Mówi: | Tamara Arciuch, aktorka Bartłomiej Kasprzykowski, aktor |
Tamara Arciuch: każdy aktor ma takie chwile, kiedy myśli o zmianie zawodu
Tamara Arciuch rozpoczęła pracę na planie serialu „Druga szansa”. Wciela się w nim w rolę rywalki głównej bohaterki, granej przez Małgorzatę Kożuchowską. Aktorka twierdzi, że serial opowiada o sytuacji, która może przydarzyć się każdemu – konieczności zaczynania życia od nowa. Ona sama byłaby w stanie budować swoje życie od podstaw, niekoniecznie jako aktorka.

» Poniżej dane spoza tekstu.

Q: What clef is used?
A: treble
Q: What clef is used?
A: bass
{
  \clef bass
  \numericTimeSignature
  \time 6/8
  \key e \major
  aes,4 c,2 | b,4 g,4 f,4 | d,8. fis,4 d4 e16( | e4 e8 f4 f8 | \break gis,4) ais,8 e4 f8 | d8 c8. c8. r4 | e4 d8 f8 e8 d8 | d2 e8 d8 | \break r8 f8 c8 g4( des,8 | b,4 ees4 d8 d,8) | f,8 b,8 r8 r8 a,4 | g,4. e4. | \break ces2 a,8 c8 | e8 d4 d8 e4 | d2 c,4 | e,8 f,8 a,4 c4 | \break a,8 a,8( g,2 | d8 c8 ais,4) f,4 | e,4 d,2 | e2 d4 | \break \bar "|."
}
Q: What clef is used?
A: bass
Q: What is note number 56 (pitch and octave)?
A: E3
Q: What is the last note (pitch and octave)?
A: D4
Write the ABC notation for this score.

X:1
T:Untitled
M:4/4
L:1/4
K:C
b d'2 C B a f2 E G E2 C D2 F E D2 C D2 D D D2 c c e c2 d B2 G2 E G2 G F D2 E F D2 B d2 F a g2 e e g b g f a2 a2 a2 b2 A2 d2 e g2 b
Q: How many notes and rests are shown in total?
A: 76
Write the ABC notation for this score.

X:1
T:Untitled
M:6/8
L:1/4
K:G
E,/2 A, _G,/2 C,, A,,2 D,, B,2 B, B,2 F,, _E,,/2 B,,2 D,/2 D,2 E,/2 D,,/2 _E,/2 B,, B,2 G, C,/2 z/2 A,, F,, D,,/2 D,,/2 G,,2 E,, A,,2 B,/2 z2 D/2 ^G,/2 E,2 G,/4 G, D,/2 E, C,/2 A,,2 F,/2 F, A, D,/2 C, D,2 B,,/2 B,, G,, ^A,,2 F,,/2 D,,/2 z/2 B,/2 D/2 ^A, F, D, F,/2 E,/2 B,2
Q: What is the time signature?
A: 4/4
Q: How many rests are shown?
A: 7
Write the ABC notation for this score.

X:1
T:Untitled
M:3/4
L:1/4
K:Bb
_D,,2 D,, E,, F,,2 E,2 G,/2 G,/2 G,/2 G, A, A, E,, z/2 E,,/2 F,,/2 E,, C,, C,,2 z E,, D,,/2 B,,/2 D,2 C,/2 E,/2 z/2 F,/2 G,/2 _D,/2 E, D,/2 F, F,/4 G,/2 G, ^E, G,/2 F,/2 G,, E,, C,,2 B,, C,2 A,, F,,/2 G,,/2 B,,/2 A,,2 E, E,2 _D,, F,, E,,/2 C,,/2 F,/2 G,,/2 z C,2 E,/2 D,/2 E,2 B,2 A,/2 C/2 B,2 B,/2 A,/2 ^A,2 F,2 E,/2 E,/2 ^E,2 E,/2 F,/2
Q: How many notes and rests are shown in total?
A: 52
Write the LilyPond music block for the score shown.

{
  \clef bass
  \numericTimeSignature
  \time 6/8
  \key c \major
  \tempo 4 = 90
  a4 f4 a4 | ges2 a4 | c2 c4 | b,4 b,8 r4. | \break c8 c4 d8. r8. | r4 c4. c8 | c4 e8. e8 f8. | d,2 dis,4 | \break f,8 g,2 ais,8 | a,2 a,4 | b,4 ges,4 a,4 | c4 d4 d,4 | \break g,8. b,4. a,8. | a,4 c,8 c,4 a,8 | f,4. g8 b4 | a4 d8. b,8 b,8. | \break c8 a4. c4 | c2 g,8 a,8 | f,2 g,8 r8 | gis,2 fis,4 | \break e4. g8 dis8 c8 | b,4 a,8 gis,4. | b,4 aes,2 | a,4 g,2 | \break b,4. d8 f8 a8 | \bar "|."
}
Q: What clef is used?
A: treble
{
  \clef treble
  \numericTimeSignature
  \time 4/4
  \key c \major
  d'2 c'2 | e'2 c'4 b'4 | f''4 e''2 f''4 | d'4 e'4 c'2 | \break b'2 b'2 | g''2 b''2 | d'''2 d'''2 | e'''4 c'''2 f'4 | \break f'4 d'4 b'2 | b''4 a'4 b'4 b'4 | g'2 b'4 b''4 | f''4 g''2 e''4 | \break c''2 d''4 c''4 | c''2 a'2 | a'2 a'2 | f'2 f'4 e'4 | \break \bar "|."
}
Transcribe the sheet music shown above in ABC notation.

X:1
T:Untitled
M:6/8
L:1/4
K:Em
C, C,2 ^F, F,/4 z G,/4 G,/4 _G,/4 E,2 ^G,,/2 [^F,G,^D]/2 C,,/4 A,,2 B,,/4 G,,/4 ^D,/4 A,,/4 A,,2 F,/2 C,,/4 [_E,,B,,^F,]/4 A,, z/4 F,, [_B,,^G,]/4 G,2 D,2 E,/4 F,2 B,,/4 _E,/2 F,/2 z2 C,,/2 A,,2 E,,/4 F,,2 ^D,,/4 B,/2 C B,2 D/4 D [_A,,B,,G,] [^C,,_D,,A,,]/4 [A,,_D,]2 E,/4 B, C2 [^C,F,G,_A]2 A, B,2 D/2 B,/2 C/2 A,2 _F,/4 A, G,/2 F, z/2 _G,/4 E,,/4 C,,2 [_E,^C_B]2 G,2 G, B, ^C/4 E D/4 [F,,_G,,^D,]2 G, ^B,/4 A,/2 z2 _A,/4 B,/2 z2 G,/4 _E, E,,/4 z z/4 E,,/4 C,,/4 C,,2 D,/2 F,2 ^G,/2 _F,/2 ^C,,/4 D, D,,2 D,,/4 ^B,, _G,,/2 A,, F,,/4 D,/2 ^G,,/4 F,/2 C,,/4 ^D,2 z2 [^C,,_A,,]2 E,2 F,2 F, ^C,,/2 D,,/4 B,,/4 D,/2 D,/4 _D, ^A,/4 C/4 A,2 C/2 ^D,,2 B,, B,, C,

„Druga szansa” to wspólna produkcja stacji TVN i grupy ATM. Serial opowiadać będzie historię Moniki Boreckiej, rozchwytywanej menadżerki gwiazd. Kobieta w jednej chwili traci wszystko – pracę, pozycję zawodową i przyjaciół – i musi od nowa układać sobie życie. W tej roli widzowie TVN zobaczą Małgorzatę Kożuchowską, w postać jej głównej rywalki, Kingi Kryńskiej, wcieli się natomiast Tamara Arciuch. Zdaniem aktorki „Druga szansa” to ciekawy serial, który opowiada o tym, jak w jednej chwili może się zmienić życie człowieka.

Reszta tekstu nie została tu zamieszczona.